Join Log in
Score:0
Guillaume Filion avatar Server

Client can connect to reverse proxy running Debian 10 (Apache/2.4.38) but not Debian 11 (Apache/2.4.54)

cn flag
Guillaume Filion

I have a website hosted behind 2 reverse proxies running Apache on Debian. The client is an automated script and it's not easy to know what config/software they're using.

When both reverse proxies were running Debian 10 (Apache/2.4.38 (Debian) OpenSSL/1.1.1n) the client was able to connect fine. When I upgraded one proxy to Debian 11 (Apache/2.4.54 (Debian) OpenSSL/1.1.1n), the client started having random TCP timeouts when trying to query our website. I can connect fine using the new proxy with Firefox or Chrome.

After much head scratching, I disabled the Debian 11 proxy on the load balancer and the client timeout problems disappeared.

The apache config is shared between both proxies and is identical. What protocols/cyphers have been disabled between Debian 10 and 11 that my client must be using?

Here's the config, the client queries the /api/ path that triggers mod_rewrite.
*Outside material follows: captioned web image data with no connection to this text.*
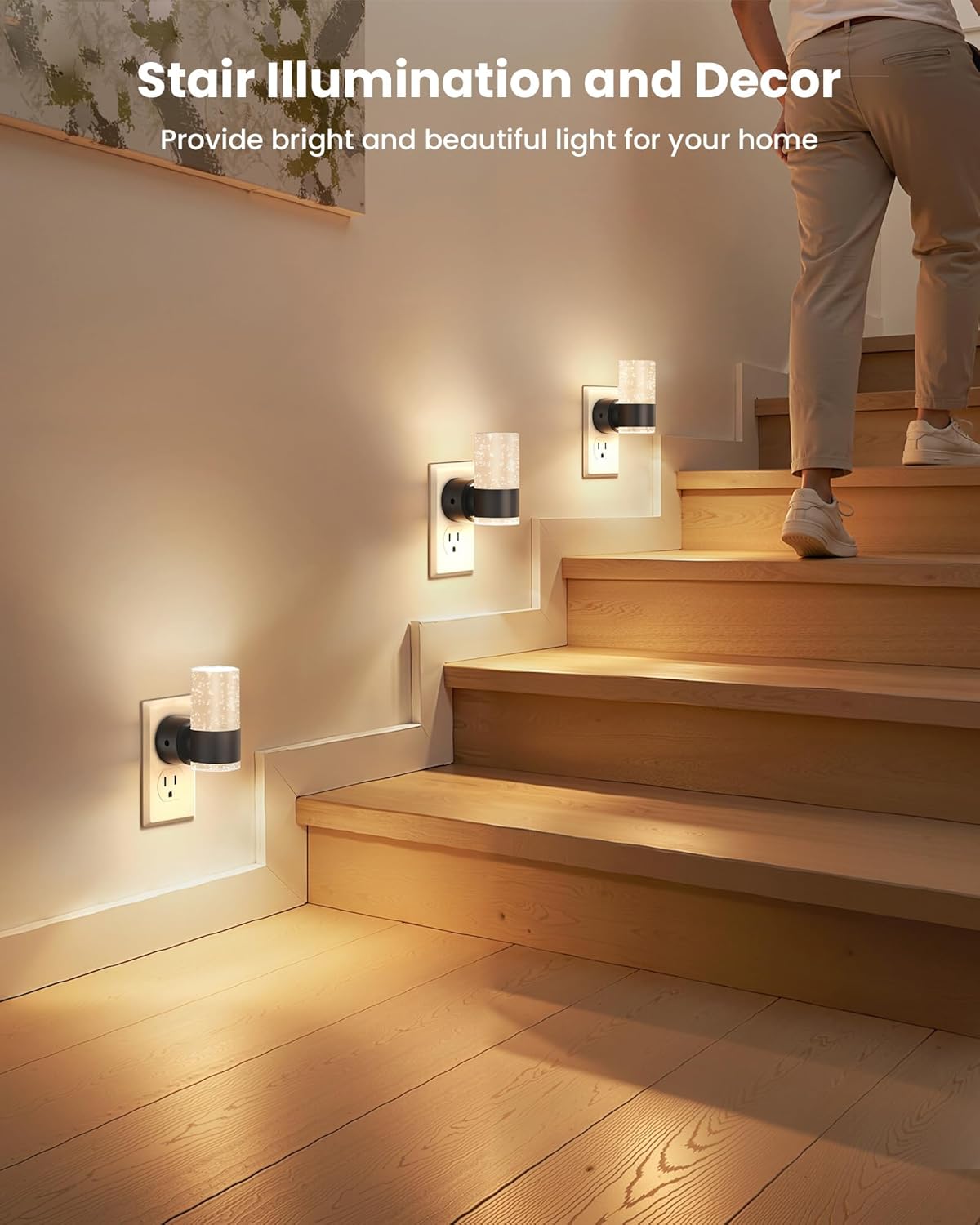 VOLISUN LED Night Lights Plug into Wall, Dimmable Night Light 3 CCT & 5 Brightness Levels, Acrylic Bubble Nightlight with Dusk to Dawn Sensor for Hallway, Bathroom, Stair, Nursery Black 4 Pack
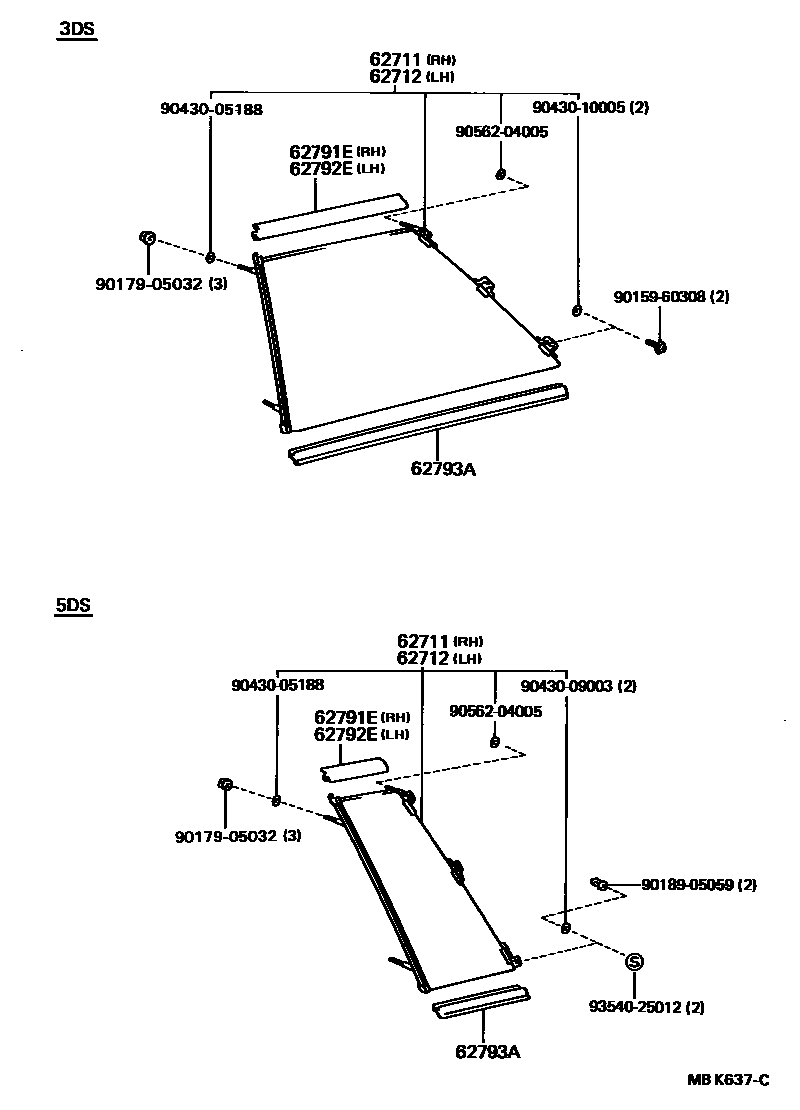 Toyota COROLLA 角窗 EPC diagram — MBK637C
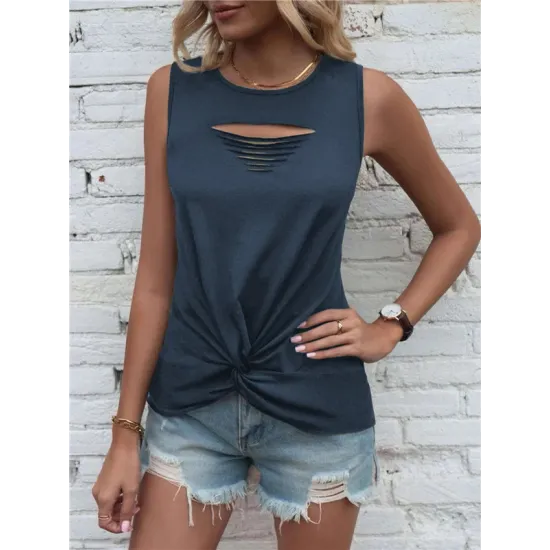 Hollow Knot Pleated Solid Color Sleeveless Round-Neck Vest Top Hollow Knot Pleated Solid Color Sleeveless Round-Neck Vest Top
Sensitive information has been replaced by the word sanitized:

SSLProxyEngine on
SSLProxyVerify none
SSLProxyCACertificateFile /opt/sanitized.cer 
SSLProxyCheckPeerName off 

Listen 10.10.3.52:443
<VirtualHost 10.10.3.52:443>
    ServerName https://sanitized:443
    DocumentRoot /var/www
    
    SSLEngine On

    SSLCertificateFile       certs/live/sanitized/fullchain.pem
    SSLCertificateKeyFile    certs/live/sanitized/privkey.pem

    SSLProtocol             all -SSLv3 -TLSv1 -TLSv1.1
    SSLCipherSuite          ECDHE-ECDSA-AES256-GCM-SHA384:ECDHE-RSA-AES256-GCM-SHA384:ECDHE-ECDSA-CHACHA20-POLY1305:ECDHE-RSA-CHACHA20-POLY1305:ECDHE-ECDSA-AES128-GCM-SHA256:ECDHE-RSA-AES128-GCM-SHA256:ECDHE-ECDSA-AES256-SHA384:ECDHE-RSA-AES256-SHA384:ECDHE-ECDSA-AES128-SHA256:ECDHE-RSA-AES128-SHA256
    SSLHonorCipherOrder     on
    SSLCompression          off
    SSLSessionTickets       off

    Header add Strict-Transport-Security "max-age=63072000"

    SSLUseStapling On
    SSLStaplingReturnResponderErrors off
    SSLStaplingFakeTryLater off

    RequestHeader append SSL Enabled

    Header always append X-Frame-Options SAMEORIGIN
    Header add Referrer-Policy "strict-origin-when-cross-origin"

    RewriteEngine On
    RewriteRule ^/api/sanitized/(.+)        https://10.10.4.126/api/sanitized=$1

    ProxyRequests Off
    ProxyPreserveHost On
    ProxyPass / balancer://sanitized/
    ProxyPassReverse / balancer://sanitized/
</VirtualHost>
42
0 + 0
ธงชาติไทย
Elon Musk
I sit in a Tesla and translated this thread with Ai:

mangohost

Post an answer

Most people don’t grasp that asking a lot of questions unlocks learning and improves interpersonal bonding. In Alison’s studies, for example, though people could accurately recall how many questions had been asked in their conversations, they didn’t intuit the link between questions and liking. Across four studies, in which participants were engaged in conversations themselves or read transcripts of others’ conversations, people tended not to realize that question asking would influence—or had influenced—the level of amity between the conversationalists.